İstemeyerekte olsa yataktan doğrulup çıktım. Güneş hanıma bir görünsem iyi olacaktı. Beni rahatsız etmemek adına gelmediğine emindim ama onu görüp en azından bir teşekkür etmem gerekiyordu. Başına durduk yere bela almış bir kızı evine kabul etmişti ne de olsa.  Geçici odamdan çıktığımda ilk hedefim banyo olur diye düşünmüştüm ama Ares'in kapısının aralıklı bir şekilde açık olması hedefimin şaşmasına vesile olmuştu. Abim buradaydı. Aralık olan kısımda değildim çünkü beni görmelerini istemiyordum. Sadece sesini duymuştum. 

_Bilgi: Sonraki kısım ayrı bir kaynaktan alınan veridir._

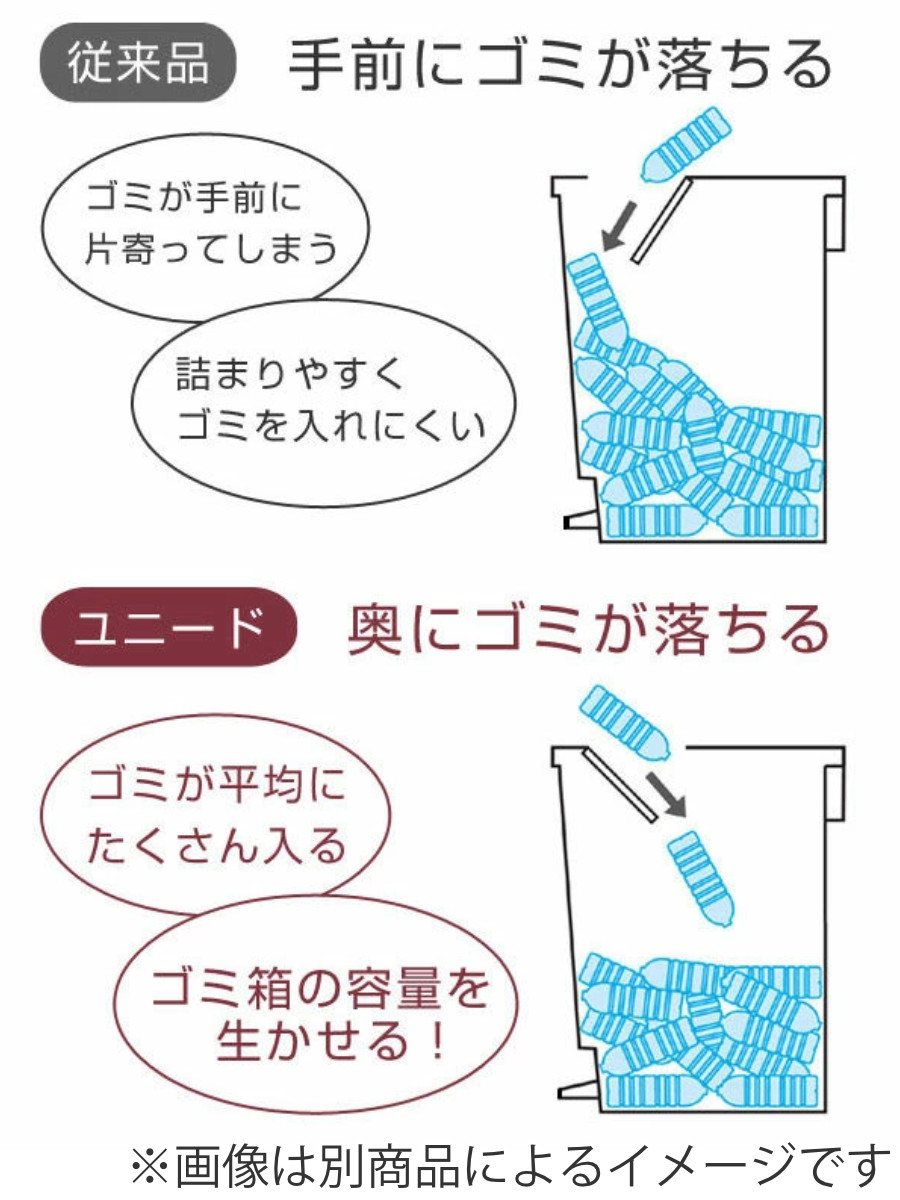 従来品 手前にゴミが落ちる

ゴミが手前に片寄ってしまう

詰まりやすくゴミを入れにくい

ユニード 奥にゴミが落ちる

ゴミが平均にたくさん入る

ゴミ箱の容量を生かせる！

※画像は別商品によるイメージです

"Sana yemin ederim Ares eğer başına bela açmamış olsaydı gece yarısı evden kaçtığı için sevinebilirdim bile." Konunun ortasına dahil olduğumdan olsa gerek  tam olarak neye karşılık böyle bir cevap vermişti anlamamıştım. Sessizliğimi koruyarak dinlemeye devam ettim. 

"Bu kadar mı çaresizsin?" Dehşete düşmüş bir tonlama ile sormuştu bu soruyu Ares. "Bak yıllardır o evin içerisinde nasıl bir hayat yaşadığımızı kimse bilmiyor. Terk edildiği için kendisini toparlayamamış bir kız çocuğuyla ilgilenmenin ne olduğunu anlatmam olanaksız. Hiçbiriniz anlayamazsınız Ares. Normalde üniversiteye başlayacak bir kız kardeşi olan erkekler onları çoğu şeyden korumak adına çaba sarf ederken benim yıllardır istediğim tek şey şımarık, her istediği yapan ve söz dinlemeyen bir kız kardeşe sahip olmak. Saçma sapan arkadaşlıklar kursun, her yaşıtı gibi saatlerce dışarıda eğlensin, hiçbir şeyi kafasına takmasın, erkek arkadaşları olsun..."

Tam da sahip olmak istediğim ama korktuğum şeyleri anlatıyordu. Birkaç saniye sessizlikten sonra devam etti. 

"Çünkü tüm bunların illaki bir sonu vardır ve buna olgunlaşmak denir. Ama onun şu an içinde bulunduğu bu durumun bir sonu yok. Kardeşime senin ruhun yok dedim ben, onu böyle bir şeyle suçladım. Ben çaresizliğin sınırlarında geziniyorum artık. Bunun ötesi yok."